The Race in the East

China and India, according to many, are two major pillars of the global market economy and potential “trade super powers”. Once enemies, these Asian giants that house two-fifth of the world’s population turned to economic reforms almost at the same time, though the pace of its implementation was not same. However, these reforms, writes Jonathan Holslag in his recent book, ‘China and India: Prospects for Peace’, changed the contours of the bilateral relationship between the two countries. The transformation from closed socialist economies to liberal market economies also marked the transformation of India and China from enemy states to “trading states”, argues Holslag.

This change is a radical departure from the “zero-sum thinking that was predominant during the cold war” and led to “new opportunities for cooperation” between the two countries, which had fought a bloody war in 1962 and seen near-war scenarios at least five times ever since. In China, the post-Mao leadership was conscious not to repeat the “failures of the Great Leader”, while in India a reform-minded prime minister, Rajiv Gandhi, laid the foundations for “constructive nationalism”, rejecting his mother’s and grand father’s “negative nationalism”. This shift is what set the stage for India and China to emerge as trading states and to enhance cooperation.

Since the opening up of the economies, there is a remarkable improvement in the bilateral cooperation between India and China – trade boomed over the last three decades, the number of top level visits rose, discussions on contentious border issues have been held frequently and cooperation at the global level, bet it WTO or climate talks, also strengthened. The talk of war has been “put to one side”. Euphoric Western liberals lost no time to praise free market economics, claiming more trade will spawn more interest groups, which will lobby for “broader and deeper relations” with other trading states. Did that really happen in Indo-China relations?

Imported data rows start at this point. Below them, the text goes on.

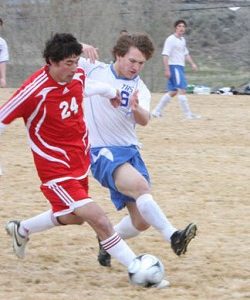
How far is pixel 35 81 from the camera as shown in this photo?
5332 mm

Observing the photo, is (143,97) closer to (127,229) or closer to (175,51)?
(127,229)

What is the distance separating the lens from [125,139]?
237 inches

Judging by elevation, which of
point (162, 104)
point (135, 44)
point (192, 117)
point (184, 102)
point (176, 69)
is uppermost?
point (135, 44)

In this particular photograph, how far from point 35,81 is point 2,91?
606 inches

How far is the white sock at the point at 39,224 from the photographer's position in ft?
19.2

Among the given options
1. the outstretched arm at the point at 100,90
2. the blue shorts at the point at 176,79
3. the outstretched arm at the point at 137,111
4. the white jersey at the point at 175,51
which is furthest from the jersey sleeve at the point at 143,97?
the white jersey at the point at 175,51

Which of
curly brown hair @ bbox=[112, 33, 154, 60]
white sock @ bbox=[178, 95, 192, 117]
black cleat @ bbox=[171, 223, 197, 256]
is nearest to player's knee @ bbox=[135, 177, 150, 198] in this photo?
black cleat @ bbox=[171, 223, 197, 256]

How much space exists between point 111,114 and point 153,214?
2.44 ft

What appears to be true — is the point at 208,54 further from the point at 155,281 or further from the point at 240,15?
the point at 155,281

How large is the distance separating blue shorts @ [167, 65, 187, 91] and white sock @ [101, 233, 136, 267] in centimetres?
973

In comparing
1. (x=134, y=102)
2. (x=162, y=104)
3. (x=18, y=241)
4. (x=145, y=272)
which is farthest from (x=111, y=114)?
(x=162, y=104)

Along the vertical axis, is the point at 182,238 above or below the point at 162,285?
above

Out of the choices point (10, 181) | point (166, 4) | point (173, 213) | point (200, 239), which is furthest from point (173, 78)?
point (166, 4)

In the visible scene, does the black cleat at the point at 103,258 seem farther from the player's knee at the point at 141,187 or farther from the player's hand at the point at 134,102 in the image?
the player's hand at the point at 134,102
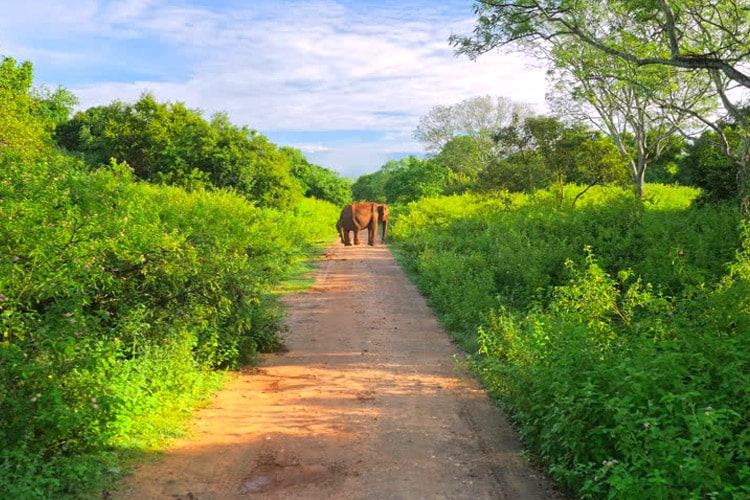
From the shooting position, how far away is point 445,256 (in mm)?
15555

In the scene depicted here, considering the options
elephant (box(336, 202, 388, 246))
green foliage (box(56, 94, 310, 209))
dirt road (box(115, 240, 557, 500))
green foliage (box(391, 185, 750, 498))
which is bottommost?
dirt road (box(115, 240, 557, 500))

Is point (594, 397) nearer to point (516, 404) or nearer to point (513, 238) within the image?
point (516, 404)

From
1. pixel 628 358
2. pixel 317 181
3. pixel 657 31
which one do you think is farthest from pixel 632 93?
pixel 317 181

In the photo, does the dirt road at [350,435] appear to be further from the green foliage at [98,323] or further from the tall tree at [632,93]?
the tall tree at [632,93]

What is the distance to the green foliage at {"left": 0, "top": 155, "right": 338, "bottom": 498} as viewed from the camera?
456 centimetres

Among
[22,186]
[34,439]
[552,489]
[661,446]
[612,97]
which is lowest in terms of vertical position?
[552,489]

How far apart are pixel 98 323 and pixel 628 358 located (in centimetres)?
479

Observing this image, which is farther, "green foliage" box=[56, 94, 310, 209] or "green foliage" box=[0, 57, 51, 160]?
"green foliage" box=[56, 94, 310, 209]

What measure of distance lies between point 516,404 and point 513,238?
29.7 feet

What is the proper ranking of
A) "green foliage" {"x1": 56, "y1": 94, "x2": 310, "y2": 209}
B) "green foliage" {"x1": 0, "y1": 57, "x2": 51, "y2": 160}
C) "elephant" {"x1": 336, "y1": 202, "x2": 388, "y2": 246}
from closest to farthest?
"green foliage" {"x1": 0, "y1": 57, "x2": 51, "y2": 160} < "green foliage" {"x1": 56, "y1": 94, "x2": 310, "y2": 209} < "elephant" {"x1": 336, "y1": 202, "x2": 388, "y2": 246}

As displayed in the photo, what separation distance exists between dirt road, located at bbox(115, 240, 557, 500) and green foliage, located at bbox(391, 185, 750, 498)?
0.44m

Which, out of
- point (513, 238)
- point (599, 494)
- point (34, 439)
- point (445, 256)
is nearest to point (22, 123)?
point (445, 256)

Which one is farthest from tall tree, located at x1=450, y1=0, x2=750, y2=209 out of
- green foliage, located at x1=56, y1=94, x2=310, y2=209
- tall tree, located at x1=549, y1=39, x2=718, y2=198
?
green foliage, located at x1=56, y1=94, x2=310, y2=209

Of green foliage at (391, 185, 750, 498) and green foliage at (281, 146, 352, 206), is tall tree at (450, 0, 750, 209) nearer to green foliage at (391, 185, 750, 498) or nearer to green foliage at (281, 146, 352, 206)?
green foliage at (391, 185, 750, 498)
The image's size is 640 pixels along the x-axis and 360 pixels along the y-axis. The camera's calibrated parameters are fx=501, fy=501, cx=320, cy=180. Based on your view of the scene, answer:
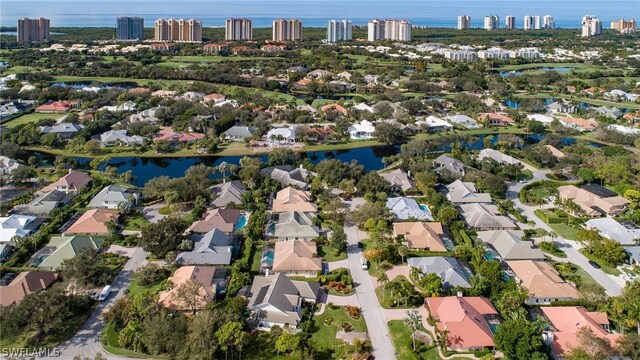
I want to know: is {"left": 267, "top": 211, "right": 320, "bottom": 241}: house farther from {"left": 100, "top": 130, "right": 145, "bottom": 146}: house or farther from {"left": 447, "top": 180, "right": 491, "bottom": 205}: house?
{"left": 100, "top": 130, "right": 145, "bottom": 146}: house

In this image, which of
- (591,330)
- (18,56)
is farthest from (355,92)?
(18,56)

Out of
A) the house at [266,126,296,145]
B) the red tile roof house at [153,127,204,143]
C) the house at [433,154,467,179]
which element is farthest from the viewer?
the house at [266,126,296,145]

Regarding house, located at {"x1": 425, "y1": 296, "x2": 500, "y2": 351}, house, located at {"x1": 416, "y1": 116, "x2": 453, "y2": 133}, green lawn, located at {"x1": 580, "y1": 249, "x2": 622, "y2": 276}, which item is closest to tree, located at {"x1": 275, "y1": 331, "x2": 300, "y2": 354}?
house, located at {"x1": 425, "y1": 296, "x2": 500, "y2": 351}

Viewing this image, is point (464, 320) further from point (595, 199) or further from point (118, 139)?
point (118, 139)

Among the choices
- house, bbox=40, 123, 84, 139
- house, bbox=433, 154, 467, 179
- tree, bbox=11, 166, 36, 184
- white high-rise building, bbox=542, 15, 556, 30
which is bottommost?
tree, bbox=11, 166, 36, 184

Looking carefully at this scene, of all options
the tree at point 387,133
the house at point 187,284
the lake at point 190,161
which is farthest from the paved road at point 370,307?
the tree at point 387,133

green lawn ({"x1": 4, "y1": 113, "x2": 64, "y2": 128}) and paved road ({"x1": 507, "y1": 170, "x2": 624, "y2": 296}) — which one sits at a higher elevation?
green lawn ({"x1": 4, "y1": 113, "x2": 64, "y2": 128})

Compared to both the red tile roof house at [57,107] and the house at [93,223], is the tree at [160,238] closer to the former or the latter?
the house at [93,223]

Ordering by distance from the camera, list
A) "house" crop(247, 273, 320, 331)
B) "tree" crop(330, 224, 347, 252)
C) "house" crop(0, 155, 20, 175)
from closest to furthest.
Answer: "house" crop(247, 273, 320, 331), "tree" crop(330, 224, 347, 252), "house" crop(0, 155, 20, 175)
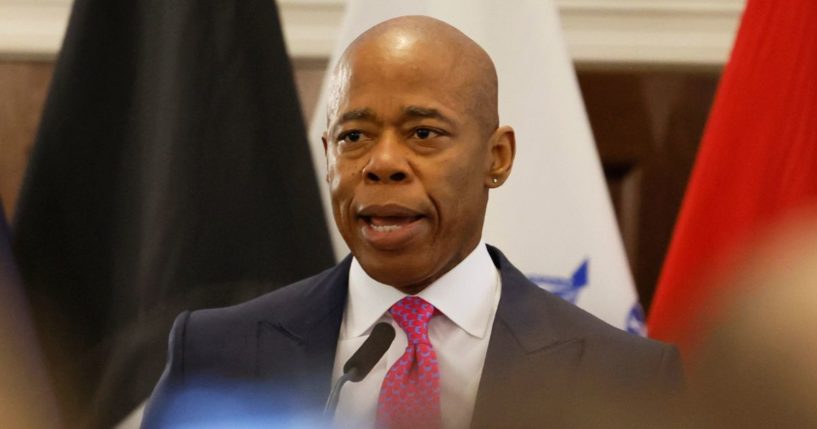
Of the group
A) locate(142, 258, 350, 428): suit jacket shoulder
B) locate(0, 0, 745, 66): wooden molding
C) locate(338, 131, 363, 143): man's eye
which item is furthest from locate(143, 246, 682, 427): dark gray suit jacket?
locate(0, 0, 745, 66): wooden molding

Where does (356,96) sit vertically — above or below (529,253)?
above

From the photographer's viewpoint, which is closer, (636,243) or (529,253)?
(529,253)

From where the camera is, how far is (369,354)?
2.16 ft

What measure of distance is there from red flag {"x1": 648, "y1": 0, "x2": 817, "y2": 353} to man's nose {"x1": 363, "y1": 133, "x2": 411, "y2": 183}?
47cm

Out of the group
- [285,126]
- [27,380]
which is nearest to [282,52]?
[285,126]

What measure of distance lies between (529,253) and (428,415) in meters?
0.37

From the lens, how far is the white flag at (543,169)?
3.38 ft

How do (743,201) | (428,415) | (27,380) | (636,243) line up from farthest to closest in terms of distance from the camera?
(636,243) → (743,201) → (27,380) → (428,415)

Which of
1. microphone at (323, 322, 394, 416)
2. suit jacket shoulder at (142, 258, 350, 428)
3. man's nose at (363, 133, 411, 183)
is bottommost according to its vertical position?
suit jacket shoulder at (142, 258, 350, 428)

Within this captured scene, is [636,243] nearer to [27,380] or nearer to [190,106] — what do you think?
[190,106]

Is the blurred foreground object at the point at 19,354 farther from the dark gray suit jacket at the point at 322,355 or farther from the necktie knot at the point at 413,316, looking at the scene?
the necktie knot at the point at 413,316

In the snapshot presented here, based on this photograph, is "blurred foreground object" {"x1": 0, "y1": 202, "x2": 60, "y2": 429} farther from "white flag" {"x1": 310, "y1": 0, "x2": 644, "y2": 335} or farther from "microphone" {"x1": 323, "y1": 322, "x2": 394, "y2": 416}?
"microphone" {"x1": 323, "y1": 322, "x2": 394, "y2": 416}

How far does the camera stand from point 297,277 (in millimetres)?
994

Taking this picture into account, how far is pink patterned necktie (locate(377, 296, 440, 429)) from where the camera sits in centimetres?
69
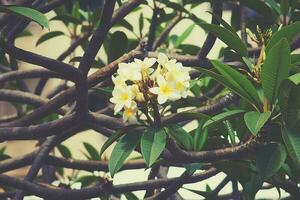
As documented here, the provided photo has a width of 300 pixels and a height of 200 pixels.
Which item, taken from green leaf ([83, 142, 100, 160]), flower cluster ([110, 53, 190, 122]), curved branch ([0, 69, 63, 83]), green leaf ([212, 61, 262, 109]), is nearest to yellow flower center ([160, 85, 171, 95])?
flower cluster ([110, 53, 190, 122])

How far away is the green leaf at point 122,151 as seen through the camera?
1.05 metres

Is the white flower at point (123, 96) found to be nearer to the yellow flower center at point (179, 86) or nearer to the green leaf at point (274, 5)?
the yellow flower center at point (179, 86)

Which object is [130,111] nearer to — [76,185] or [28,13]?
[28,13]

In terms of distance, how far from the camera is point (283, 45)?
0.95 metres

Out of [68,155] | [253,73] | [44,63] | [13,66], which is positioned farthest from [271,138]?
[68,155]

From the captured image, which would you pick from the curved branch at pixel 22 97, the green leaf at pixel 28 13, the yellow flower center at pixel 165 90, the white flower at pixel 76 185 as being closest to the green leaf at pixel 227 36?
the yellow flower center at pixel 165 90

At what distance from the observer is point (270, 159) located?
1047 millimetres

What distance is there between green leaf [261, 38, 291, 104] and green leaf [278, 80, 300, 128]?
0.08 feet

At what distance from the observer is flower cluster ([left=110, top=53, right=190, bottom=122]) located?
3.26 ft

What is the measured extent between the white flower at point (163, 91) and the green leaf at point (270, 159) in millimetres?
211

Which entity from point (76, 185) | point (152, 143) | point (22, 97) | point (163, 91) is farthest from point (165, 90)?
point (76, 185)

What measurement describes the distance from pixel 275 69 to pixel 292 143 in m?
0.14

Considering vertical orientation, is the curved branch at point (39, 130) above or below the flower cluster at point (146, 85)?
below

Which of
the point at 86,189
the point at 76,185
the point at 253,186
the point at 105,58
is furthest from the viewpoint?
the point at 105,58
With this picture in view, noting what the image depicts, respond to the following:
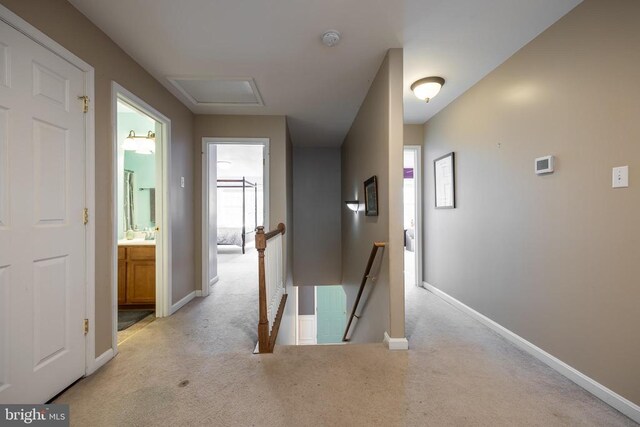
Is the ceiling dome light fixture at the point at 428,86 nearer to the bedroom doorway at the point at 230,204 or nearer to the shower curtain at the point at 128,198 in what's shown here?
the bedroom doorway at the point at 230,204

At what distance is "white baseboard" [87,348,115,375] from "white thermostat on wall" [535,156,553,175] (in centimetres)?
356

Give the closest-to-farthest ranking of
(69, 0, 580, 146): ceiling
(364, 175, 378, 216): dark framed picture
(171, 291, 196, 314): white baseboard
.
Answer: (69, 0, 580, 146): ceiling
(364, 175, 378, 216): dark framed picture
(171, 291, 196, 314): white baseboard

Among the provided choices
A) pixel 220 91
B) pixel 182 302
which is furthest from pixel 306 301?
pixel 220 91

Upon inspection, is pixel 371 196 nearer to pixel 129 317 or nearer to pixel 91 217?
pixel 91 217

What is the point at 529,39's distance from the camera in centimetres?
205

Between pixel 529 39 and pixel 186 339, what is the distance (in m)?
3.80

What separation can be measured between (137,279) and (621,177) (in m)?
4.28

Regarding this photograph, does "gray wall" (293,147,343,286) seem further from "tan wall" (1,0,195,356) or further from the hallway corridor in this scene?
the hallway corridor

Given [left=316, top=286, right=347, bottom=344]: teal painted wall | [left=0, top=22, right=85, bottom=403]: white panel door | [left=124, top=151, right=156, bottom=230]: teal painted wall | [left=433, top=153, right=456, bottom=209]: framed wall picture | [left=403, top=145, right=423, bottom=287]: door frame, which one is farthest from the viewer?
[left=316, top=286, right=347, bottom=344]: teal painted wall

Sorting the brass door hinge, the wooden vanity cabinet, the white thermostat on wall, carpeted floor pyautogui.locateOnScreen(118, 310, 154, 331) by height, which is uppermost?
the brass door hinge

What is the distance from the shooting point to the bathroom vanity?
303cm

Holslag agrees that there are visible changes. But did the enhanced economic cooperation helped India and China put aside the historic rivalry and become ideal trading states? Like many other rational India-China watchers Holslag retains his apprehensions about the claims of “neofunctionalist liberalism”. He discusses in detail why these steps toward a comprehensive partnership between India and China “will not succeed”. According to him, the existing “complementarity between India and China will disappear once they achieve their economic ambitions”. The traditional rivalry will likely spread to the economic sphere as well, challenging the concept of “Chindia”. The still unresolved border issues, the military security dilemma and the suspicion in public perceptions about the “other” power are the other major impediments India-China ties face with. The economic drivers are too weak to reverse these challenges. “In the short-term, we will therefore observe a continuation of the great power contest,” writes Holslag.

The 234-page book is rich with historical facts, economic data and diverse perceptions of experts from India and China. The 13-page bibliography underlines the authenticity and seriousness of the research Holslag undertook to write this comparatively small book. His key argument that strategic rivalry would continue to dominate Indo-China relations irrespective of the improvement in economic cooperation looks rational given the complex history of bilateral ties between the two countries. Holslag could have placed this hypothesis in the larger geopolitical context. The race for influence in Asia is going to be the race for world domination in a changing world. How the love-hate diplomacy of India and China is going to influence international politics? Unfortunately, Holslag leaves this untouched.

Jonathan Holslag (2010), “China + India: Prospects for Peace, Columbia University Press: New York (Reviewed for Business World)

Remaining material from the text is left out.